Aside from mental shifting, these tasks will also help you assess response time, hand-eye coordination, shifting, and inhibition.
How can you improve cognitive shifting?
As with any other cognitive ability, mental shifting can be trained, learned, and improved, and CogniFit may help with this.
The battery of exercises for cognitive stimulation from CogniFit allows you to train main cognitive skills and executive functions.
The cognitive stimulation program from CogniFit was created by a team of scientists and cognitive psychologists who study neuroplasticity and neurogenesis. The patented system from CogniFit firsts evaluates mental shifting and other fundamental cognitive functions. The program gathers the data collected from the assessment and automatically creates a complete personalized cognitive training program designed to help improve cognitive shifting and other executive functions.
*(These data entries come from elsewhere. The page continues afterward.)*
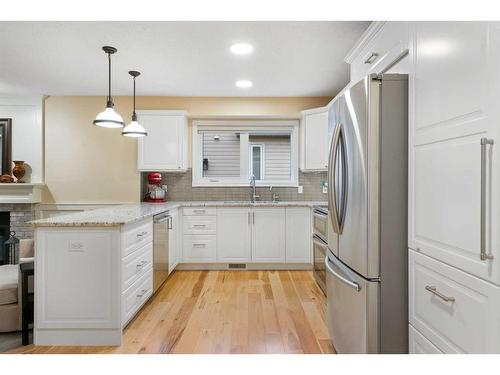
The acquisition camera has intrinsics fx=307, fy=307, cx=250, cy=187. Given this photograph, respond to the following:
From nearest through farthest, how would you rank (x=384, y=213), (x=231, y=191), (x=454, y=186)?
(x=454, y=186) < (x=384, y=213) < (x=231, y=191)

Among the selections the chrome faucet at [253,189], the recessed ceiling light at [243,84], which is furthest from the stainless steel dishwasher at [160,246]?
the recessed ceiling light at [243,84]

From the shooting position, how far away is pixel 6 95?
4.38 meters

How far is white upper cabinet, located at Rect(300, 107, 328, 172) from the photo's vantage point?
4.23 meters

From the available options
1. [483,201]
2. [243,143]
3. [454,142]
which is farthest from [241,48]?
[483,201]

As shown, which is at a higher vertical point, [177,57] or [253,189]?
[177,57]

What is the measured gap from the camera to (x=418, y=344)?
1.44 metres

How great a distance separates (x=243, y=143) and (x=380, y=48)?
117 inches

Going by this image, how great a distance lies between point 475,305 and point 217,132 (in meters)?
4.09

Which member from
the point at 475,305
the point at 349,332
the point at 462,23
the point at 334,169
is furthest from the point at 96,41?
the point at 475,305

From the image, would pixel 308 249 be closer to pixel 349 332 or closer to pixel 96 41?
pixel 349 332

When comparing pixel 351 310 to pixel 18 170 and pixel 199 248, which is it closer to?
pixel 199 248

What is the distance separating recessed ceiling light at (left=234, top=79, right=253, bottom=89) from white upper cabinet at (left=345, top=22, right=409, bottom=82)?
1.65m

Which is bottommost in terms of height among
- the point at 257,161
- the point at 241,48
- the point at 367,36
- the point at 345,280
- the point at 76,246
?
the point at 345,280

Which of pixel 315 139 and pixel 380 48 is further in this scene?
pixel 315 139
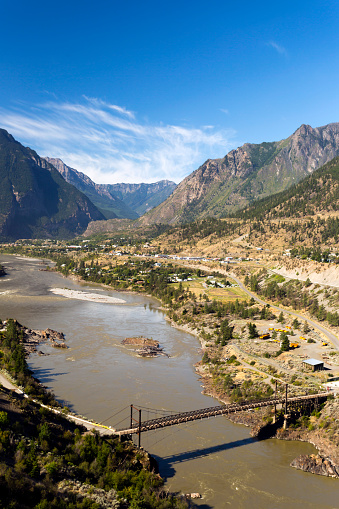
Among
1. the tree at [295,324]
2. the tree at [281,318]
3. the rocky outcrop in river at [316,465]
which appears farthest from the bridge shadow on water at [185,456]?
the tree at [281,318]

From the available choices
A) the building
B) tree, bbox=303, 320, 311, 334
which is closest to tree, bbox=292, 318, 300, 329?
tree, bbox=303, 320, 311, 334

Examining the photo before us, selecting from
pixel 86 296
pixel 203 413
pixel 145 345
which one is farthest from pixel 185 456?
pixel 86 296

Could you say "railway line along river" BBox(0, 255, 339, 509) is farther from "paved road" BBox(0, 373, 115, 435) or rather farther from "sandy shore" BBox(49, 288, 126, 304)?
"sandy shore" BBox(49, 288, 126, 304)

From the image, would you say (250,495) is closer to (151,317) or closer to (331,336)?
(331,336)

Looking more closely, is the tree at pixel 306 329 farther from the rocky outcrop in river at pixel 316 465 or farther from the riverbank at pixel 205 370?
the rocky outcrop in river at pixel 316 465

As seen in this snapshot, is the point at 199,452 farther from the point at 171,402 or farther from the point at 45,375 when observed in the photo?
the point at 45,375

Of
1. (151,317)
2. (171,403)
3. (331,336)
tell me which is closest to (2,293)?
(151,317)

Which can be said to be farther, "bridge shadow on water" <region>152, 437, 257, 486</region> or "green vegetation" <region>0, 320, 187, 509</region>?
"bridge shadow on water" <region>152, 437, 257, 486</region>
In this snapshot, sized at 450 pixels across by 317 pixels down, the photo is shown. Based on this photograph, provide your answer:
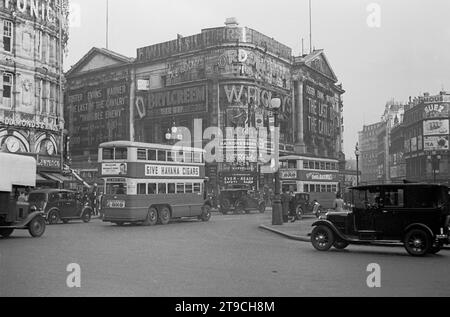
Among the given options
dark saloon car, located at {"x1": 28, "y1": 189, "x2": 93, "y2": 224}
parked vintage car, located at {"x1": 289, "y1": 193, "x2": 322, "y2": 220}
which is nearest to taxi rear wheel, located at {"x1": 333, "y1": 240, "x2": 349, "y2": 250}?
parked vintage car, located at {"x1": 289, "y1": 193, "x2": 322, "y2": 220}

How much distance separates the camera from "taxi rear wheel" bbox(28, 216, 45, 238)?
17.9 metres

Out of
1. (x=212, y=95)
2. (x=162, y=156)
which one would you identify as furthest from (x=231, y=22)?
(x=162, y=156)

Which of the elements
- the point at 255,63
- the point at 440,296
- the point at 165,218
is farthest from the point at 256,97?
the point at 440,296

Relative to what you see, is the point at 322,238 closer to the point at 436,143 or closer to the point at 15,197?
the point at 15,197

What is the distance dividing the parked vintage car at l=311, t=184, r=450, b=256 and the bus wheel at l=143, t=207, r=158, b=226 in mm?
11814

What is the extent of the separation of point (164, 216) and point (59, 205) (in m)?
5.51

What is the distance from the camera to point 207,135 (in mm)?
49188

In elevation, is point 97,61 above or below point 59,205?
above

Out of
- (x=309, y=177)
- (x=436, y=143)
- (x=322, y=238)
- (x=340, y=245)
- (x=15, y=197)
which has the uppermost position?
(x=436, y=143)

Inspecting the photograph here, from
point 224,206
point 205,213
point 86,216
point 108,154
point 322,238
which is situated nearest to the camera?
point 322,238

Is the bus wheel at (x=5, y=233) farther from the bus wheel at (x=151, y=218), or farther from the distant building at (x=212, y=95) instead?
the distant building at (x=212, y=95)

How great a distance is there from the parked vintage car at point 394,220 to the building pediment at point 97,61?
156 feet

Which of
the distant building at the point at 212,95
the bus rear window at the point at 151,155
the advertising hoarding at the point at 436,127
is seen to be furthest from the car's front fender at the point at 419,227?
the advertising hoarding at the point at 436,127

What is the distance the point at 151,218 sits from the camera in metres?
24.8
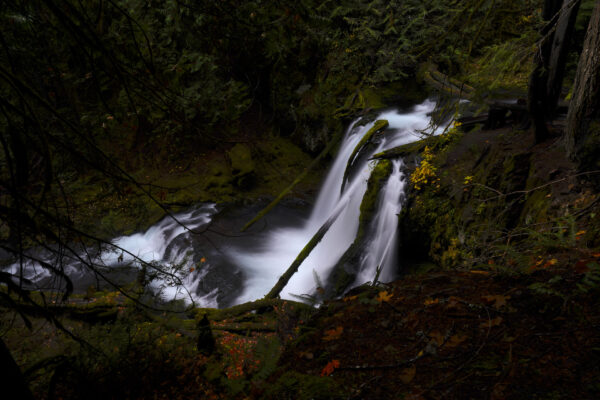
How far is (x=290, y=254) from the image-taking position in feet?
31.2

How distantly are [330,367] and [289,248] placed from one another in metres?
7.64

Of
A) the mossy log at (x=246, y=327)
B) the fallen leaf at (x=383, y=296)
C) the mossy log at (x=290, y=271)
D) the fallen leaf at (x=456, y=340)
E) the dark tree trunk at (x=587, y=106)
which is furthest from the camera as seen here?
the mossy log at (x=290, y=271)

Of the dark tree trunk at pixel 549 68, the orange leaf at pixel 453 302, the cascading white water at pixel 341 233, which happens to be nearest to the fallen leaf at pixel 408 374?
the orange leaf at pixel 453 302

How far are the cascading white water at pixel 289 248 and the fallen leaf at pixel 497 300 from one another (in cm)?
406

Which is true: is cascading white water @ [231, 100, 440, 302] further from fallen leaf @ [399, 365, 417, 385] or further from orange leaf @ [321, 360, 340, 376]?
fallen leaf @ [399, 365, 417, 385]

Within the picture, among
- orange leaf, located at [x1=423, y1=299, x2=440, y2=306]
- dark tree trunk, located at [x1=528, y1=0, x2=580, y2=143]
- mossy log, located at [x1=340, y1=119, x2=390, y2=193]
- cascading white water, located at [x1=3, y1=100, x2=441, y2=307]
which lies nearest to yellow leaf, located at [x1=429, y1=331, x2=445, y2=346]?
orange leaf, located at [x1=423, y1=299, x2=440, y2=306]

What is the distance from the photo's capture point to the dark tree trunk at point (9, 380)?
106 centimetres

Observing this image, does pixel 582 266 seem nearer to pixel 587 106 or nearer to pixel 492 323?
pixel 492 323

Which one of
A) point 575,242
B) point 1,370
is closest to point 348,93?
point 575,242

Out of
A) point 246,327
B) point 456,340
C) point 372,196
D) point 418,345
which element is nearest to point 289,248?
point 372,196

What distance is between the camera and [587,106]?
3.37 m

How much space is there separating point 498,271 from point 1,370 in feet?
10.7

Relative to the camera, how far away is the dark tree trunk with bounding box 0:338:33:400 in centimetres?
106

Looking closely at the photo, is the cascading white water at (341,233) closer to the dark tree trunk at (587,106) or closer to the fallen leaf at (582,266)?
the dark tree trunk at (587,106)
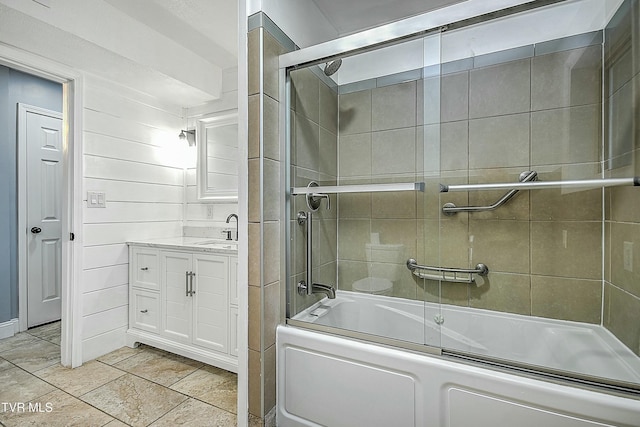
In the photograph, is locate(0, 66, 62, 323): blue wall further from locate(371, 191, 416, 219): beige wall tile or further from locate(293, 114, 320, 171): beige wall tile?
locate(371, 191, 416, 219): beige wall tile

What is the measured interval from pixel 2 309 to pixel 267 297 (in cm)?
275

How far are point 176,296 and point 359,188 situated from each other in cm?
159

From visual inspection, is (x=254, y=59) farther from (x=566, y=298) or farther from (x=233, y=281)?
(x=566, y=298)

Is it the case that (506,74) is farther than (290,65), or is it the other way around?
(506,74)

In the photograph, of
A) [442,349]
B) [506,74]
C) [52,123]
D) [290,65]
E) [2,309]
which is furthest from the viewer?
[52,123]

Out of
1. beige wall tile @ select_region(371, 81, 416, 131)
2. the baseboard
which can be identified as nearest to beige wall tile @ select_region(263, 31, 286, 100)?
beige wall tile @ select_region(371, 81, 416, 131)

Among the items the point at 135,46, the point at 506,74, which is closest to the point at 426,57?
the point at 506,74

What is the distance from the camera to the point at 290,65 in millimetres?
1647

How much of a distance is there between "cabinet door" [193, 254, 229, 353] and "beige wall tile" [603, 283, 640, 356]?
6.72 ft

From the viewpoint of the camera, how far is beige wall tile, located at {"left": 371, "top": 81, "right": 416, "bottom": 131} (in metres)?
1.71

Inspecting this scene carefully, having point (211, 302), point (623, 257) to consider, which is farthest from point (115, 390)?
point (623, 257)

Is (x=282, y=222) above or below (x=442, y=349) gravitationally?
above

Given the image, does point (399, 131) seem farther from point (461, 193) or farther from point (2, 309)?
point (2, 309)

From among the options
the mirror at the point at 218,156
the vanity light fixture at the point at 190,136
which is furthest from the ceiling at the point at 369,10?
the vanity light fixture at the point at 190,136
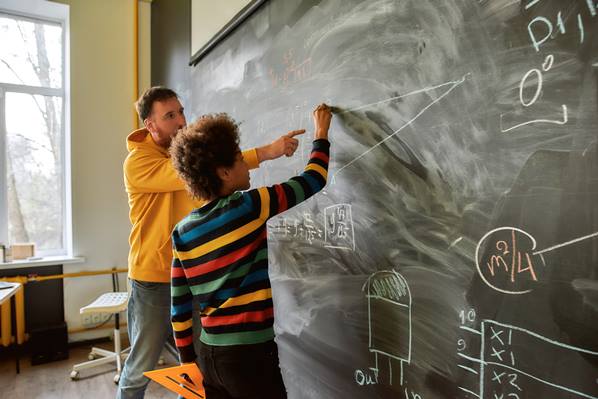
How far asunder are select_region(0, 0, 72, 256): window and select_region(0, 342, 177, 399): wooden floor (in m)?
0.98

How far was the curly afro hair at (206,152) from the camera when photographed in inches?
43.8

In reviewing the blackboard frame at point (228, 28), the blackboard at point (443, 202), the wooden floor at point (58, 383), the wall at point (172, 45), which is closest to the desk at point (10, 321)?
Result: the wooden floor at point (58, 383)

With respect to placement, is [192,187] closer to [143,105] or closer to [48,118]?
[143,105]

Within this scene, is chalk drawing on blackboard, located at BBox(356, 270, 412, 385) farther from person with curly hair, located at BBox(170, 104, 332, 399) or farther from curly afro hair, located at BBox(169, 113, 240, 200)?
curly afro hair, located at BBox(169, 113, 240, 200)

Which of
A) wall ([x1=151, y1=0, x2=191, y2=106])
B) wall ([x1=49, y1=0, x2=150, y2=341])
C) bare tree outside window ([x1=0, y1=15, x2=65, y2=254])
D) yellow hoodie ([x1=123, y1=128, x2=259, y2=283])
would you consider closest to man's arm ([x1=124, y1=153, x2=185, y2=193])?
yellow hoodie ([x1=123, y1=128, x2=259, y2=283])

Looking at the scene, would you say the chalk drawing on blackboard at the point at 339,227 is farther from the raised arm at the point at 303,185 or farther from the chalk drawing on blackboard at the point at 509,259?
the chalk drawing on blackboard at the point at 509,259

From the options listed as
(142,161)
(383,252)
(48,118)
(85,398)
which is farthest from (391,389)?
(48,118)

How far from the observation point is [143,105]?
177cm

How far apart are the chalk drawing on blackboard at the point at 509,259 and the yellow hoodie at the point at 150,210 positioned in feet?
4.02

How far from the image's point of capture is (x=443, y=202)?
960mm

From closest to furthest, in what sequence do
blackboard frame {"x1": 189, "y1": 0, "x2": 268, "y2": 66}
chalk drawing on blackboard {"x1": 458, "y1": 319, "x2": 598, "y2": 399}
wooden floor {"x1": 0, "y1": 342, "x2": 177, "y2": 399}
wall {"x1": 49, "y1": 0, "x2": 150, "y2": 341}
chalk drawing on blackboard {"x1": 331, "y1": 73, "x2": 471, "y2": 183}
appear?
chalk drawing on blackboard {"x1": 458, "y1": 319, "x2": 598, "y2": 399} → chalk drawing on blackboard {"x1": 331, "y1": 73, "x2": 471, "y2": 183} → blackboard frame {"x1": 189, "y1": 0, "x2": 268, "y2": 66} → wooden floor {"x1": 0, "y1": 342, "x2": 177, "y2": 399} → wall {"x1": 49, "y1": 0, "x2": 150, "y2": 341}

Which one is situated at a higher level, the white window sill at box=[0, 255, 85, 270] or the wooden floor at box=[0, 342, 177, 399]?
the white window sill at box=[0, 255, 85, 270]

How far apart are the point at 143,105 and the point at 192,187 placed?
81 centimetres

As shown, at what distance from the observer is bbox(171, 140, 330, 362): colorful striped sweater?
1.10 m
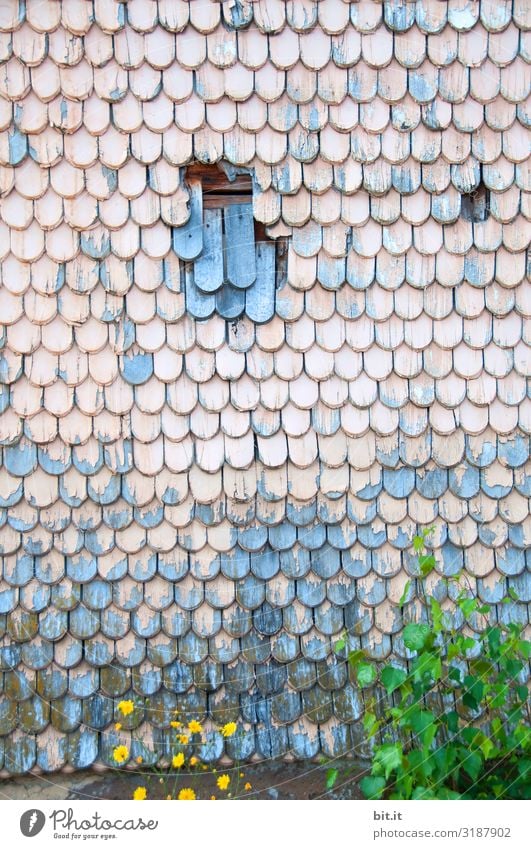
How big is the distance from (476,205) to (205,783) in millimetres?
2513

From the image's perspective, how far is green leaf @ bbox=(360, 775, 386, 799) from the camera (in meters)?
2.98

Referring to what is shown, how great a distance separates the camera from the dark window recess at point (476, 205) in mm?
3348

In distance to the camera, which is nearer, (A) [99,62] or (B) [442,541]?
(A) [99,62]

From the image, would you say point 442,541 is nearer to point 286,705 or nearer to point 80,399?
point 286,705

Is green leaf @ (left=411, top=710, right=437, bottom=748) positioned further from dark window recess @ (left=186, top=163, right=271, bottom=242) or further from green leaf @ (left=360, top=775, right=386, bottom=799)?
dark window recess @ (left=186, top=163, right=271, bottom=242)

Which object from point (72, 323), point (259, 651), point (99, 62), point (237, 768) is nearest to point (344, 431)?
point (259, 651)

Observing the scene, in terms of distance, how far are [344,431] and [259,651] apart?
94 cm

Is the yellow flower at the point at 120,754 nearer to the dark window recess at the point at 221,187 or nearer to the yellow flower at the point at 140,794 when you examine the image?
the yellow flower at the point at 140,794

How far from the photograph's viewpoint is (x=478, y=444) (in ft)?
11.2

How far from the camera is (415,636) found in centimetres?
308

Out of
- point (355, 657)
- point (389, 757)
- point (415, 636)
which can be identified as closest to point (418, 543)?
point (415, 636)

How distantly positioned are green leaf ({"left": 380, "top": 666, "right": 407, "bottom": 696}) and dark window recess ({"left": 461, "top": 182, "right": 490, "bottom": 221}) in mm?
1758

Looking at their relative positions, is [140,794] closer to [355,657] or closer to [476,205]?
[355,657]

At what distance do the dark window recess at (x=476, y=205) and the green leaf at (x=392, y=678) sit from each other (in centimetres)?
176
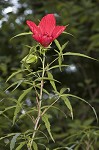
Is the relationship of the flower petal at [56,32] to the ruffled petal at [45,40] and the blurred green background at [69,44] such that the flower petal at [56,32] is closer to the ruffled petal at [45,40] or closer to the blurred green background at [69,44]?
the ruffled petal at [45,40]

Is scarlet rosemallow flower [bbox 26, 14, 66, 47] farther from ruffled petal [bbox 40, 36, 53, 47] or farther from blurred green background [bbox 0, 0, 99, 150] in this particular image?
blurred green background [bbox 0, 0, 99, 150]

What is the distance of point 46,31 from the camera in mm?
1157

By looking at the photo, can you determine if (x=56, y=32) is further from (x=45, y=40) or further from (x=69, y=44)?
(x=69, y=44)

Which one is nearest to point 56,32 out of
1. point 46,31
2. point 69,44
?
point 46,31

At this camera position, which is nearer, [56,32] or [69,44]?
[56,32]

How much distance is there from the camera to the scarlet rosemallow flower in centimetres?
115

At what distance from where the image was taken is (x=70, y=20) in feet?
9.52

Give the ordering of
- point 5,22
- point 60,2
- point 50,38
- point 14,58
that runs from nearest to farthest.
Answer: point 50,38 → point 5,22 → point 14,58 → point 60,2

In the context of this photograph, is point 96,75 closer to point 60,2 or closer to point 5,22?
point 60,2

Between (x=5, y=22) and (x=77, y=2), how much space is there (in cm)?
98

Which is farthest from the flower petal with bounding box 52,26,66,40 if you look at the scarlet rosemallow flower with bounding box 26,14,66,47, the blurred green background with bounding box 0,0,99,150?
the blurred green background with bounding box 0,0,99,150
A challenging and consistent brain training regimen is the best way to improve executive functions and the mental processes used in cognitive shifting. CogniFit is a tool used by the scientific community, schools, and medical centers around the world. All you need is 15 minutes a day, 2-3 times a week.
This program is available online and is suitable for adults and children aged 7+. The exercises are presented as fun and entertaining brain games that can be played on mobile devices and computers. After each session, CogniFit will provide a detailed graph with the user's cognitive cognitive progress, which makes it easy to stay on track.